In linea con quanto sta accadendo in alcuni Paesi europei (Italia inclusa), alcuni Stati americani hanno tuttavia adottato dei regolamenti in attesa di una decisione a livello federale. Oltre 12, tra cui Arkansas, Colorado e Maryland, hanno vietato le sigarette elettroniche ai minori. E altri – New Jersey, North Dakota e Utah – hanno messo fuori legge il loro uso nei luoghi pubblici. A spingere le autorità a prendere provvedimenti è il rischio che la sigaretta elettronica sia usata anche dai più giovani, attratti da alcune varianti speciali alla fragola, al cioccolato o alla piña colada.

Pacchetti troppo cari a New York. I produttori avvertono: “Ci sono 9.741 posti a rischio”
Non è quindi ancora chiaro come si comporteranno le autorità americane per regolamentare la sigaretta elettronica. Una cosa, però, è certa. Gli affari, per le aziende del tabacco, non sono più quelli di una volta. Le autorità hanno dichiarato una vera e propria guerra al fumo, aumentando i divieti nei luoghi pubblici, vietando le pubblicità e soprattutto aumentando le tasse. I prezzi più alti sono quelli di New York, dove le imposte (federali, statali e della città) hanno raggiunto 6,86 dollari a pacchetto, facendo schizzare il prezzo medio di venti sigarette a 12,5 dollari.

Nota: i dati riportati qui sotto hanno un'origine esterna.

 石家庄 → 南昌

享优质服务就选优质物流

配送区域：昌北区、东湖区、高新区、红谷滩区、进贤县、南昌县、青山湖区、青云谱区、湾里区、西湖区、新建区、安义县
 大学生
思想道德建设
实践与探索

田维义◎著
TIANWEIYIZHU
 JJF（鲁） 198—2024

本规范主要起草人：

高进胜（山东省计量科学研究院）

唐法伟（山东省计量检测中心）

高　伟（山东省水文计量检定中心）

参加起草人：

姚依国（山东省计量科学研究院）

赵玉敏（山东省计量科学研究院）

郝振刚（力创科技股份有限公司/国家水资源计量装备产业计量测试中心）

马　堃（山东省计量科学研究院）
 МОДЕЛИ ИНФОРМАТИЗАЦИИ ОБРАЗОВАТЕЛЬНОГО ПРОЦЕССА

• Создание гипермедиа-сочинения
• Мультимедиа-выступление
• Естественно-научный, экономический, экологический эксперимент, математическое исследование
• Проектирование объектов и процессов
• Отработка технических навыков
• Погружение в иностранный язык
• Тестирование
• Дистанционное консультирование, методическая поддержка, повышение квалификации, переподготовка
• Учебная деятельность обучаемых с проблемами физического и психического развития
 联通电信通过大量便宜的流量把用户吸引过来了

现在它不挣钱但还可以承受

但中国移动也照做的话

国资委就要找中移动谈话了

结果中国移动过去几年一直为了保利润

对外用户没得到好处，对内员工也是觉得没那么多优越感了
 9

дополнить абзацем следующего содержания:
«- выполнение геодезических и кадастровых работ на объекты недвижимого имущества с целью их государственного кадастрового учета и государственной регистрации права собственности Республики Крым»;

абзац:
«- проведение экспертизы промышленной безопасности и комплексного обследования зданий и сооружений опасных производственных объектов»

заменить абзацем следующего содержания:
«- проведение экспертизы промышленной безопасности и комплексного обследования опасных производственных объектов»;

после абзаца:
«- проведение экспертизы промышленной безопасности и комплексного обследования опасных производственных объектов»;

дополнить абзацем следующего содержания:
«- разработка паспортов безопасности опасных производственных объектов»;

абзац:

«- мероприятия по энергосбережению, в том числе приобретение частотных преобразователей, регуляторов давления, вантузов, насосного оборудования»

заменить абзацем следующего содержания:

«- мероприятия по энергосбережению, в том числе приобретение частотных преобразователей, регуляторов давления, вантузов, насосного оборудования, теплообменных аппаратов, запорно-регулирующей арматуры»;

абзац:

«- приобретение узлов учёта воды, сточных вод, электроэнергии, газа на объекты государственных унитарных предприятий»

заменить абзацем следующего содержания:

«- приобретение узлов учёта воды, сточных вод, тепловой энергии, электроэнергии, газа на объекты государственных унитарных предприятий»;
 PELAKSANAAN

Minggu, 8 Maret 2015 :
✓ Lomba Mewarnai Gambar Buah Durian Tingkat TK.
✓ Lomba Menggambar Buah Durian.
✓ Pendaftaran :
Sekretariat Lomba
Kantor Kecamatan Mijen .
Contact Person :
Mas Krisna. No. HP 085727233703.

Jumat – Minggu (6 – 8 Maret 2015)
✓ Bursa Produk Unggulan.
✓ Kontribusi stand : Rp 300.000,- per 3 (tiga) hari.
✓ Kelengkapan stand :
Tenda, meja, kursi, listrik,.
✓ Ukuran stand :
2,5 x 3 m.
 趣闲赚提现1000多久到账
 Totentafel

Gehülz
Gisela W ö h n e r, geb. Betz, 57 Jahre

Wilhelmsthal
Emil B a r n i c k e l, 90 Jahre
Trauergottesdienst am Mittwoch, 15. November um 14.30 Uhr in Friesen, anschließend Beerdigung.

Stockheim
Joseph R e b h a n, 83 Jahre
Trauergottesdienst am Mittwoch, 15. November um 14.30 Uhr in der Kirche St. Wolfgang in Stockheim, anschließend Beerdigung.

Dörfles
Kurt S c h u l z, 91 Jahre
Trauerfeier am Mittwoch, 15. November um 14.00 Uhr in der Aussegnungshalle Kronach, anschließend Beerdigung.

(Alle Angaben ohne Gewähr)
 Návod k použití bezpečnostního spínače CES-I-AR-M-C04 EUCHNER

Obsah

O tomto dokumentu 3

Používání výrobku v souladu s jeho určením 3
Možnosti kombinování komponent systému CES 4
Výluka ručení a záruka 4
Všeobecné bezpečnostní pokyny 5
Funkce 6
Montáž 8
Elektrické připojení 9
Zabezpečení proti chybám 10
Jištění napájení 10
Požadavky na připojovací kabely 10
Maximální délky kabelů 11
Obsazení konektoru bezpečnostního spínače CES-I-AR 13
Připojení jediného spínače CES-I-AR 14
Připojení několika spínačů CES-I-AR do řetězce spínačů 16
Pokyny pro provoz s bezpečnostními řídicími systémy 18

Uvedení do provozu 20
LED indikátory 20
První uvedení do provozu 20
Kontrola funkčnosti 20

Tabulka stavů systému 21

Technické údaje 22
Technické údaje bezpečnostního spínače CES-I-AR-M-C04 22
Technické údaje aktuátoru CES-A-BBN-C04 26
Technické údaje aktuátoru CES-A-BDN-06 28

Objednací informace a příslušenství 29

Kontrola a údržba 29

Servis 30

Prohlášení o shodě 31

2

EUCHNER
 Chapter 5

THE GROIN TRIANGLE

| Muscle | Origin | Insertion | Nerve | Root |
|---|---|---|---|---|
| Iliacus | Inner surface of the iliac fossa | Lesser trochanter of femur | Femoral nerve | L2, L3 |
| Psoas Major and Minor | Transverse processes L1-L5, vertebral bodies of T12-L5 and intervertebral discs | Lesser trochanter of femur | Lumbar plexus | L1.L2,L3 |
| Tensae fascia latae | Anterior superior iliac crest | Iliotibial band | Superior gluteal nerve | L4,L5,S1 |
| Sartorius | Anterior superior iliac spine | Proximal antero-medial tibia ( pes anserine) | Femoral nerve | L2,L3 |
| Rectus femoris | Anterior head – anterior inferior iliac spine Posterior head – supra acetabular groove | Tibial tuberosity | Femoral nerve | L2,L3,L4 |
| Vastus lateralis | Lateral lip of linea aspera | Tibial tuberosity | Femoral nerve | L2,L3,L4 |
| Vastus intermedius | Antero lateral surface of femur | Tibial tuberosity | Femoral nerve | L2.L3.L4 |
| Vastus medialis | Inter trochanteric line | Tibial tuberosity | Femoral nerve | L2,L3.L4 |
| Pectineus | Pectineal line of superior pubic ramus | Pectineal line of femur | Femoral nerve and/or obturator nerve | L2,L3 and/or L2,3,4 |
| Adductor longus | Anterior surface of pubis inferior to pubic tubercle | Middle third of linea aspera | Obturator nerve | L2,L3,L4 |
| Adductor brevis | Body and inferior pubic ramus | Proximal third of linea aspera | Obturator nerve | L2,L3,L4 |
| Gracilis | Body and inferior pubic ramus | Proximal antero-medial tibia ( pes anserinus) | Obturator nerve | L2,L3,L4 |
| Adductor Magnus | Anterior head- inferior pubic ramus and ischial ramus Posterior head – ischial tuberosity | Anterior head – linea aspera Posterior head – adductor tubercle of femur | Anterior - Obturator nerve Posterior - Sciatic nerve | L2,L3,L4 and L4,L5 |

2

L’ultima proposta dal sindaco di New York, Michael Bloomberg, punta a vietare ai negozi di mostrare i pacchetti in vendita dietro al bancone e a fissare un prezzo minimo di 10,5 dollari. L’annuncio dell’iniziativa ha fatto intervenire le aziende del settore, che hanno avvertito sul rischio che la riforma faccia scomparire il 21% dei negozi e porti al licenziamento di 9.741 dipendenti, sottraendo al governo e alla città tasse per 19 milioni di dollari.